** Opening DATA FOR PROCESSING block **
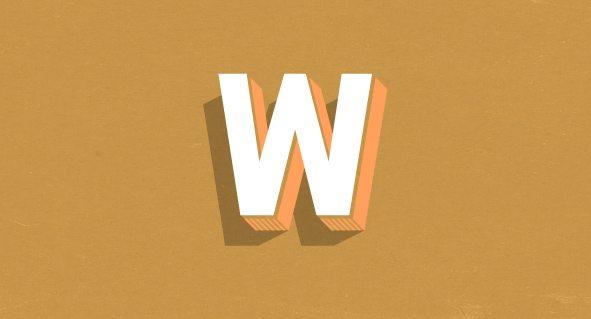 pw-glossary-23
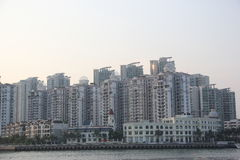 Dense city residential in SHENZHEN,CHINA,ASIA Stock Photo
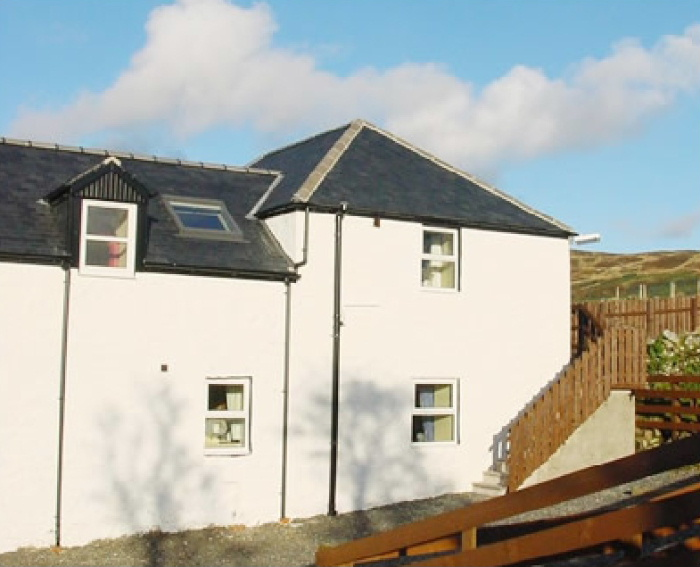 The Mill self-catering holiday accommodation, Dumfries and Galloway, Scotland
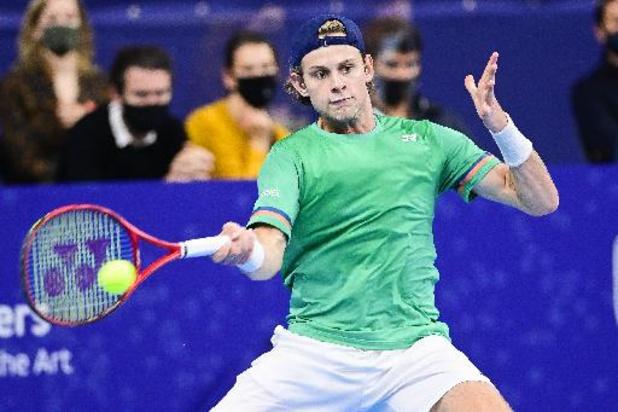 Zizou Bergs verovert tweede Challengertitel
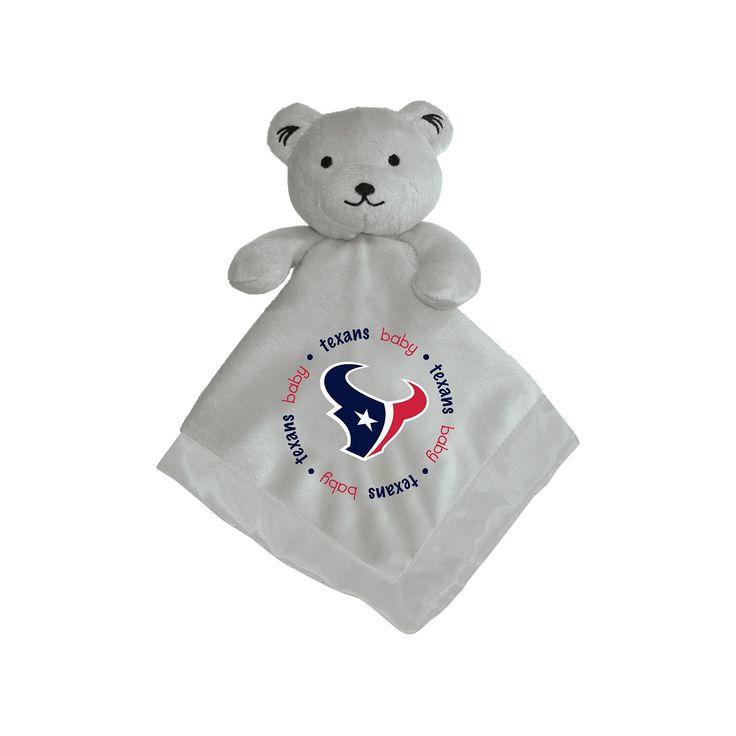 NFL Houston Texans Gray Security Bear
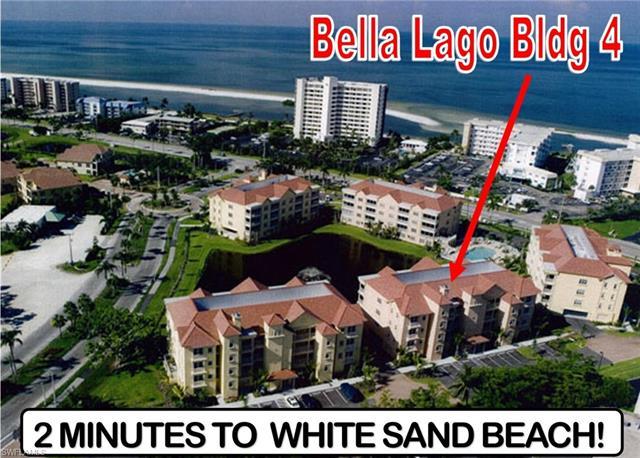 7411 Bella Lago Dr 441 Penthouse, Fort Myers Beach, FL 33931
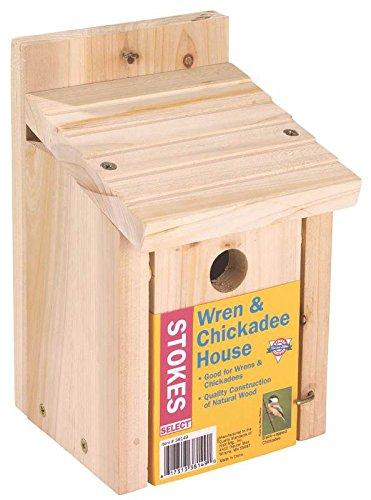 Stokes Select Wren & Chickadee Nesting Bird House, Natural ()
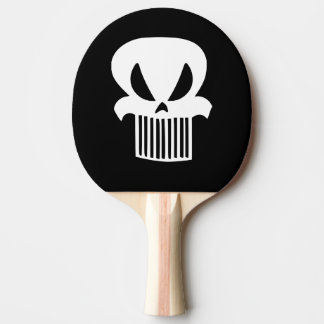 Pala De Ping Pong Paleta del ping-pong del cráneo de la parrilla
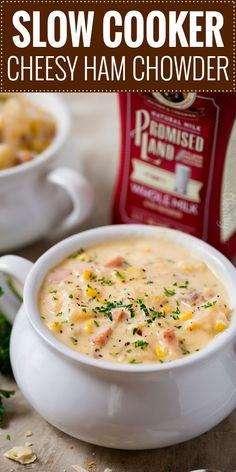a big bowl of this cheesy ham chowder, made easy in the slow cooker! Perfect for a busy weeknight! Crock Pot Slow Cooker, Crock Pot Cooking, Slow Cooker Recipes, Crockpot Recipes, Cooking Recipes, Cooking Lamb, Ham Chowder Recipe, Chowder Recipes, Soup Recipes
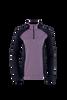 Athena Quarter Zip - Purple Ash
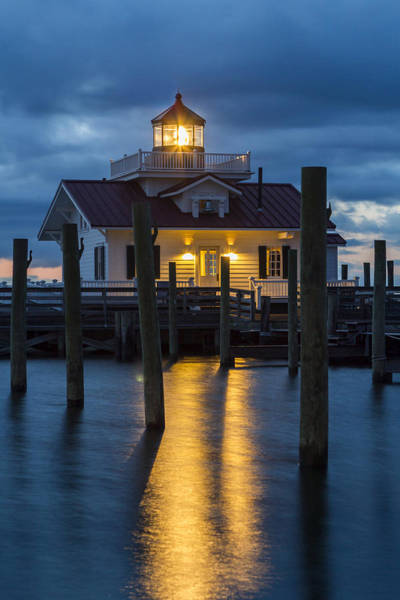 Photograph - Dawn At Roanoke Marshes Lighthouse by Liza Eckardt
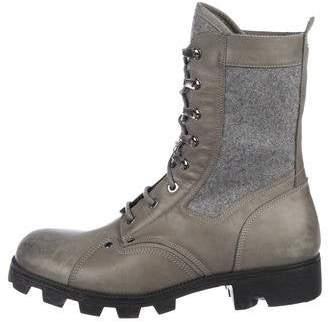 Maison Margiela High-Top Combat Boots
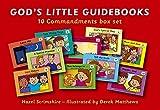 img - for God's Little Guidebooks - Box Set: 10 Commandments Box Set (Colour Books) book / textbook / text book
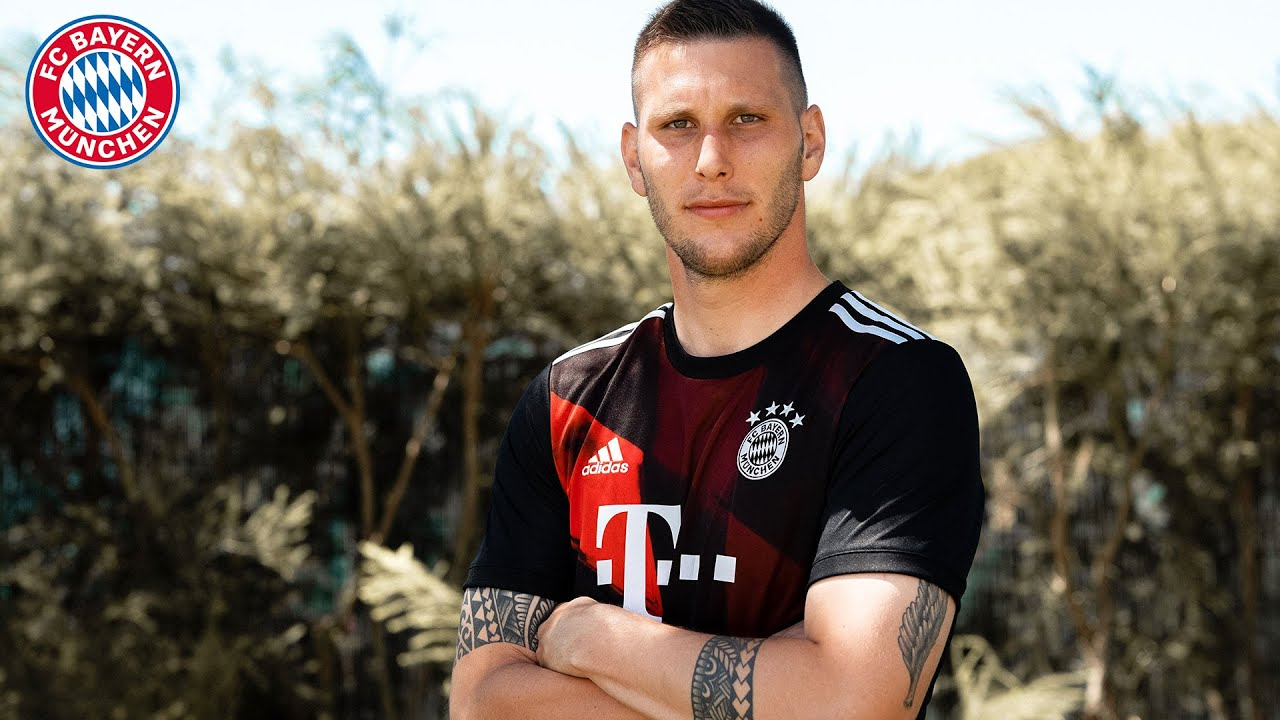 """Niklas Süle Interview: """"Opportunity to achieve something special"""""""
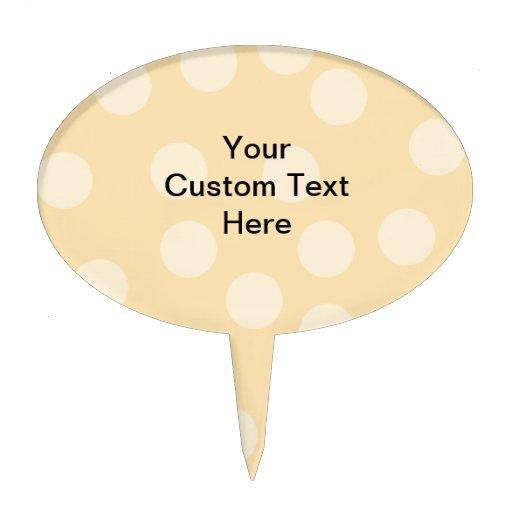 Modelo del punto y texto marrones claros, beige de figura de tarta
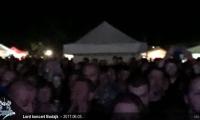 lord-koncert-bodajk-2017-07
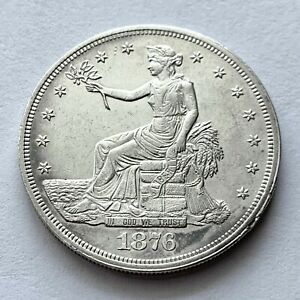 1876 TRADE SILVER DOLLAR | HIGHLY SOUGHT AFTER SERIES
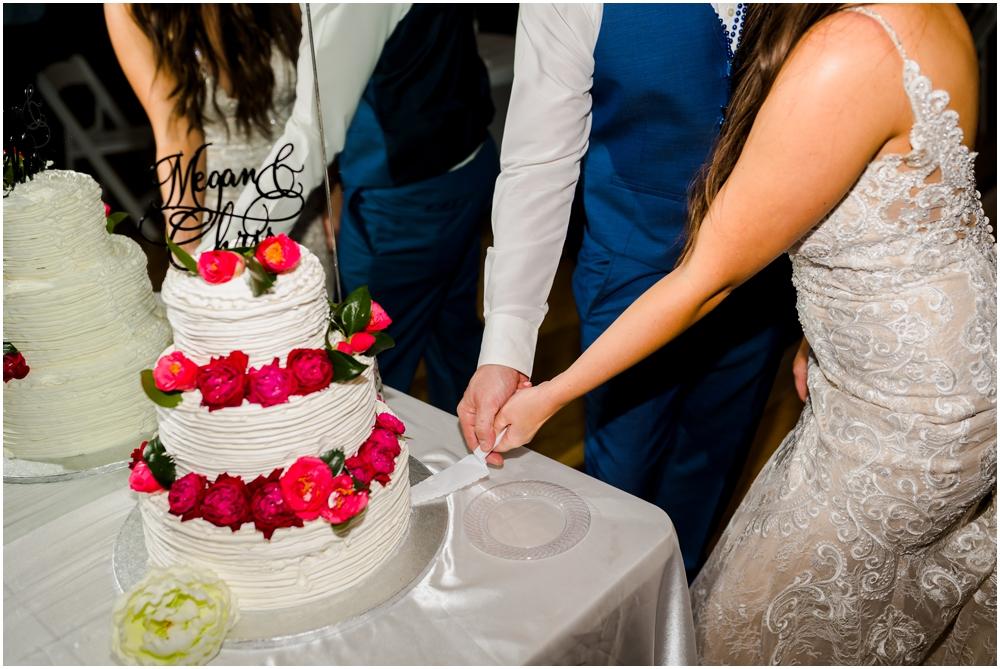 martin-wedding-panama-city-beach-florida-kiersten-stevenson-photography-103.jpg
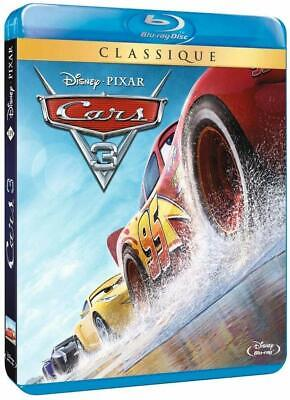 CARS 3 - Blu-Ray - Disney Pixar - Classique N° 119 - Neuf sous blister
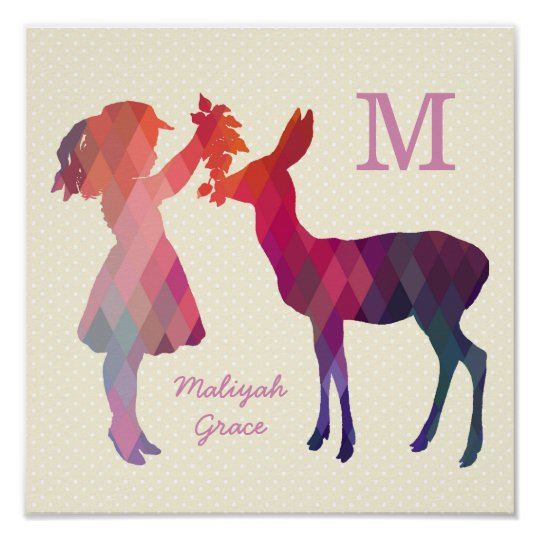 Modern Vintage Girl and Deer Nursery Wall Print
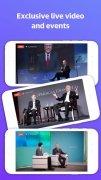 Yahoo Finance image 3 Thumbnail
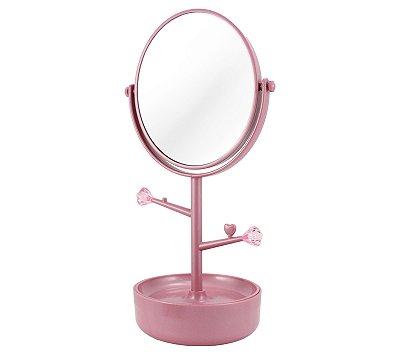 Espelho Maquiagem 5x Zoom Porta Joias AWA17151 - Jacki Design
** Closing DATA FOR PROCESSING block **
### INSTRUCTIONS FOR THE TASK
Word for word, restate the lines from the line containing "Modern Vintage Girl" through the end of the data, including the first and last of them. Pictures stay out.

### EXERCISE ANSWER
 Modern Vintage Girl and Deer Nursery Wall Print
 Yahoo Finance image 3 Thumbnail
 Espelho Maquiagem 5x Zoom Porta Joias AWA17151 - Jacki Design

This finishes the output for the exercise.